● WRITTEN EXERCISE A:
From the rows below, pull out each line that contains the string "right", matching case exactly.

● PASSAGE SHOWN:

# Tomandandy question



## warren (Mar 23, 2010)

Been watching a moto gp dvd and the main soundtrack music comes from a group called tomandandy.trying to find the opening and the track as they are the same. Problem is I don't know the name of the track...any ideas?


----------



## slim_boy_fat (Jun 23, 2006)

Doesn't it list it among the credits on the DVD case?


----------



## warren (Mar 23, 2010)

No have checked that:thumb:


----------



## Mr Kirk (Sep 26, 2016)

Shazam it. Or ask Siri.


----------



## warren (Mar 23, 2010)

Don't forget I'm 52.that sounds like a magic spell:lol: will try ...cheers:thumb:


----------



## warren (Mar 23, 2010)

Blimey get me...Tried shazam but no joy.


----------



## slim_boy_fat (Jun 23, 2006)

Can you stick up a pic of the DVD box front?


----------



## warren (Mar 23, 2010)

Useless at sending photos. It's on u tube under ....hitting the apex end song..:thumb:


----------



## warren (Mar 23, 2010)

Not much help sorry..


----------



## slim_boy_fat (Jun 23, 2006)

This the one?


----------



## slim_boy_fat (Jun 23, 2006)

How about this?


----------



## slim_boy_fat (Jun 23, 2006)

Or this app might find it for you

http://www.bluestacks.com/blog/app-reviews/archive/trackid.html


----------



## warren (Mar 23, 2010)

● RECORD EXCERPTS:

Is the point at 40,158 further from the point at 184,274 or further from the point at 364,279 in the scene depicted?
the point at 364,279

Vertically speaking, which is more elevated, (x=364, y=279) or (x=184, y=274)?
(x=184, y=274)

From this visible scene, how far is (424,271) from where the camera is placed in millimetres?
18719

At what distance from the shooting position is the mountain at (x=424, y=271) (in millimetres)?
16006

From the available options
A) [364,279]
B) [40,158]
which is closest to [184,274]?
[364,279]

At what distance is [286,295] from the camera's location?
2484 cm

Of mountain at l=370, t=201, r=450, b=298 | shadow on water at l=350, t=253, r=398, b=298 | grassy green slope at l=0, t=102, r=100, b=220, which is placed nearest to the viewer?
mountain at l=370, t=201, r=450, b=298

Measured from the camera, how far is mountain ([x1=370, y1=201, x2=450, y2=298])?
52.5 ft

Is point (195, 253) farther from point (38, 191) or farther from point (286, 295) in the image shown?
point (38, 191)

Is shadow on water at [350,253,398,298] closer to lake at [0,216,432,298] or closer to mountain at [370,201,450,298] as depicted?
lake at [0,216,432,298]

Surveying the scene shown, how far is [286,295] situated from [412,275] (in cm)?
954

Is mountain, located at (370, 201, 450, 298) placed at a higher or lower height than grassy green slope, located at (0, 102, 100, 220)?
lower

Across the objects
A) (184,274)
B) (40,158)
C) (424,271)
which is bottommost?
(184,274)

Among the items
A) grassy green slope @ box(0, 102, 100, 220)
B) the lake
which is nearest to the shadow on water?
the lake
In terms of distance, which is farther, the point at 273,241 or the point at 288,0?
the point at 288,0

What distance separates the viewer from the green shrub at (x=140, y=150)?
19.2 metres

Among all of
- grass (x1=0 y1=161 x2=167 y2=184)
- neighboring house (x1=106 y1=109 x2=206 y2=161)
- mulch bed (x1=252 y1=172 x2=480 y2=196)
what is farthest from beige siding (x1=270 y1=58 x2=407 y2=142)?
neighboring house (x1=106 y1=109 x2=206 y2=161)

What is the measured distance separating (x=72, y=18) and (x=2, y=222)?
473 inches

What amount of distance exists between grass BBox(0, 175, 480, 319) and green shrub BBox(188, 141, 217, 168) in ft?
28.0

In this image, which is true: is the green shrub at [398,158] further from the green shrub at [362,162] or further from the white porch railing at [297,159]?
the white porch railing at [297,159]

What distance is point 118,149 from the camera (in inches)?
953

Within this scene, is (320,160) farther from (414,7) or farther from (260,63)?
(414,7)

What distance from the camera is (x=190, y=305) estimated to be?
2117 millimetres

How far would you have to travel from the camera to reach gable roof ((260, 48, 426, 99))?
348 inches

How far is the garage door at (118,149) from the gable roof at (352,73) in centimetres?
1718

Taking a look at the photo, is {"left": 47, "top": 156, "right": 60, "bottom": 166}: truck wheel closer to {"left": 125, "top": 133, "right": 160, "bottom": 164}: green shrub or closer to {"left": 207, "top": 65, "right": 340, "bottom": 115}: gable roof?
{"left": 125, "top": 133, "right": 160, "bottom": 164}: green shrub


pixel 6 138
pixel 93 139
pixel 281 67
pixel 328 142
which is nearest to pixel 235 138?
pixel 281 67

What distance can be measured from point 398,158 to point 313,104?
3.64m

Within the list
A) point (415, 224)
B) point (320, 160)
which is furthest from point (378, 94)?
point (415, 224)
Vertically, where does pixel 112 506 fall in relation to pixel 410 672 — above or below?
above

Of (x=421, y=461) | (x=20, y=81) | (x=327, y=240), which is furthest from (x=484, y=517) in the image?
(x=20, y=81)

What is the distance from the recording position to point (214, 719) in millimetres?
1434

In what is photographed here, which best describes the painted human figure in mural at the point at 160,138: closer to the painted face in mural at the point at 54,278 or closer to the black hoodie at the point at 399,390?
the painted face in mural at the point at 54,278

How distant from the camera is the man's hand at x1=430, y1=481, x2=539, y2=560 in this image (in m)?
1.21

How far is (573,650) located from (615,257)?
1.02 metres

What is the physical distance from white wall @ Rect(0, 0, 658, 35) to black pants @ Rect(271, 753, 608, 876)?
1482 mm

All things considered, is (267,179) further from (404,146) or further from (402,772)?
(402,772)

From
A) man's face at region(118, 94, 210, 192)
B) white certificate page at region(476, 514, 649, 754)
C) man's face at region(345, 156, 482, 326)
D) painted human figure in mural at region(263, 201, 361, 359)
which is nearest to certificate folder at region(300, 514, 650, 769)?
==
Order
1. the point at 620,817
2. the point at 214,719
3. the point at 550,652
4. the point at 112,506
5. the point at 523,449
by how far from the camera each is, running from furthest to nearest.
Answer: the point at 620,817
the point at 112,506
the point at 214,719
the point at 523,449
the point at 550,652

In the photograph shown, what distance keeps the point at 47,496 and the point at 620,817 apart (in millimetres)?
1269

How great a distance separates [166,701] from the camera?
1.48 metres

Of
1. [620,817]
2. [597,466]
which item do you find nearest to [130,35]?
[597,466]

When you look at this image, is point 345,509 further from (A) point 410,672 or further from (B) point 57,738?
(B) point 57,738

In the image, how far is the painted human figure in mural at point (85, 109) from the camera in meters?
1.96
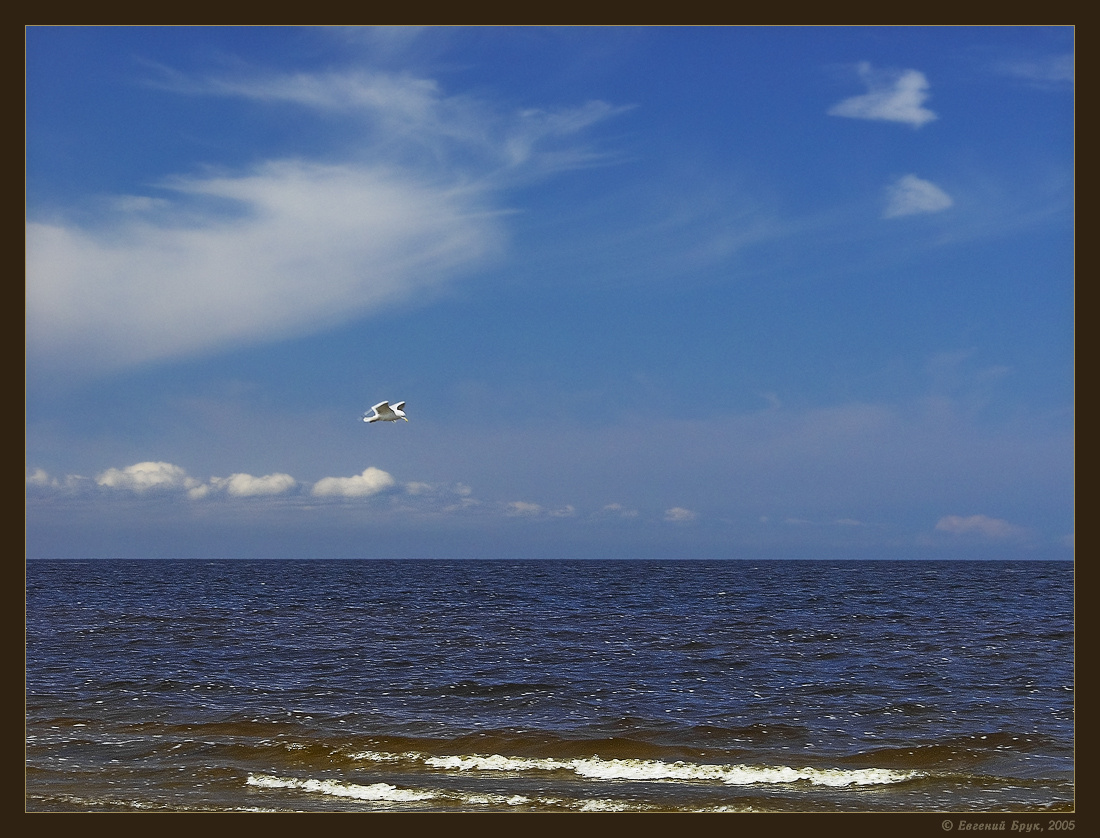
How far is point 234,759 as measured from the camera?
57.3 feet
---
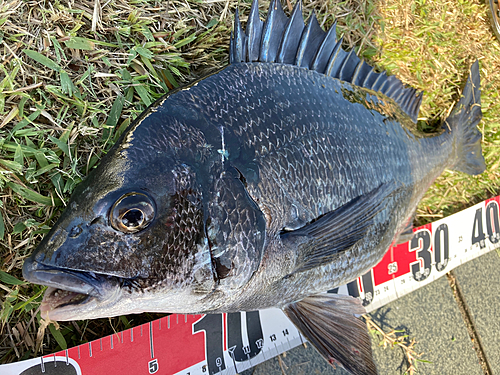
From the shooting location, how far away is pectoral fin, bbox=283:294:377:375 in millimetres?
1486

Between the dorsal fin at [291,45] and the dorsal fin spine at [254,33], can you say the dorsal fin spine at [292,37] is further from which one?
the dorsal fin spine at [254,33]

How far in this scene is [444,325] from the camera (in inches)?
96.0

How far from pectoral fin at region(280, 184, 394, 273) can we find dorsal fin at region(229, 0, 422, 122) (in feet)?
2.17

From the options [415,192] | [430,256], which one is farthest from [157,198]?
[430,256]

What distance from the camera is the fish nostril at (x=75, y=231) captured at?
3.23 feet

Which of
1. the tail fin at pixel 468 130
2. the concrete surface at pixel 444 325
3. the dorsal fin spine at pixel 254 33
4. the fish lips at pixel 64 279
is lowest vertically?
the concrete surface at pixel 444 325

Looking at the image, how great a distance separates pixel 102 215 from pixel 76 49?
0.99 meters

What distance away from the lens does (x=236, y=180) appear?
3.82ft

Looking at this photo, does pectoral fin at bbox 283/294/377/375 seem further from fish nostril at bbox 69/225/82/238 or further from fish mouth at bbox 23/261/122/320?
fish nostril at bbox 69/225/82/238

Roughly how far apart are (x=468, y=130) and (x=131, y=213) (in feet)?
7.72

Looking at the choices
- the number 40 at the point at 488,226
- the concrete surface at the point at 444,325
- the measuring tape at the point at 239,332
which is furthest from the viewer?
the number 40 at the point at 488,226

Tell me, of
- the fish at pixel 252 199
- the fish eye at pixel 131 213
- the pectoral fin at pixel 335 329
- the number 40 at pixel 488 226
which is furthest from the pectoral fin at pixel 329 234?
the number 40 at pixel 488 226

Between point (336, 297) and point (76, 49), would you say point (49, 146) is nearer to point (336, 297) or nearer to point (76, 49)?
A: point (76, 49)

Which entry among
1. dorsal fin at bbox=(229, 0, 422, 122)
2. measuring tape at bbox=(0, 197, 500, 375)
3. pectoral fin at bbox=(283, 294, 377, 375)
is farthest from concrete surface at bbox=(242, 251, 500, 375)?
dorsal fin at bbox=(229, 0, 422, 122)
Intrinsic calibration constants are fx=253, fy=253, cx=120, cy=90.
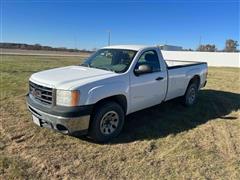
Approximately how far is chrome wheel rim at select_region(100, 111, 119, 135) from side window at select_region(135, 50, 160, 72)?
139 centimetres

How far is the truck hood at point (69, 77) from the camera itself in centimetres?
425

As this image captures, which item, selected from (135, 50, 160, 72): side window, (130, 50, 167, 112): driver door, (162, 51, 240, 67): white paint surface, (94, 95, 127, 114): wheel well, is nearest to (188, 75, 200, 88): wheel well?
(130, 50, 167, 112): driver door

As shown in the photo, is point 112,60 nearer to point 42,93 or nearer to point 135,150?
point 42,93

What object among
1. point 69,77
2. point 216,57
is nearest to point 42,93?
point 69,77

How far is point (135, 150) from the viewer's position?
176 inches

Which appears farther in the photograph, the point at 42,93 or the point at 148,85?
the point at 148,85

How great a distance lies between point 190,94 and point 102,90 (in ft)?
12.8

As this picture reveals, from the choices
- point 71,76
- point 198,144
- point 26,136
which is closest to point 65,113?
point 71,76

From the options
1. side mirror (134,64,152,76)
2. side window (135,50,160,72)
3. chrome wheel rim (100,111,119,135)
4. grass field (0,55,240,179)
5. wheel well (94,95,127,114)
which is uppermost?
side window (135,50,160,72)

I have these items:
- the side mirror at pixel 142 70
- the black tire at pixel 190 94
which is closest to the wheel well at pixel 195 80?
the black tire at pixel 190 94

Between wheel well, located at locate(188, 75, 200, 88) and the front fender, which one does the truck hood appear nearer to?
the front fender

● WRITTEN EXERCISE B:
Quote the tomandandy thread from "Been watching a" to "the DVD case?".

● EXPECTED ANSWER A:
Taking a look at the photo, is {"left": 47, "top": 156, "right": 60, "bottom": 166}: truck wheel closer to {"left": 125, "top": 133, "right": 160, "bottom": 164}: green shrub or closer to {"left": 207, "top": 65, "right": 340, "bottom": 115}: gable roof?
{"left": 125, "top": 133, "right": 160, "bottom": 164}: green shrub

● EXPECTED ANSWER B:
Been watching a moto gp dvd and the main soundtrack music comes from a group called tomandandy.trying to find the opening and the track as they are the same. Problem is I don't know the name of the track...any ideas?


----------



## slim_boy_fat (Jun 23, 2006)

Doesn't it list it among the credits on the DVD case?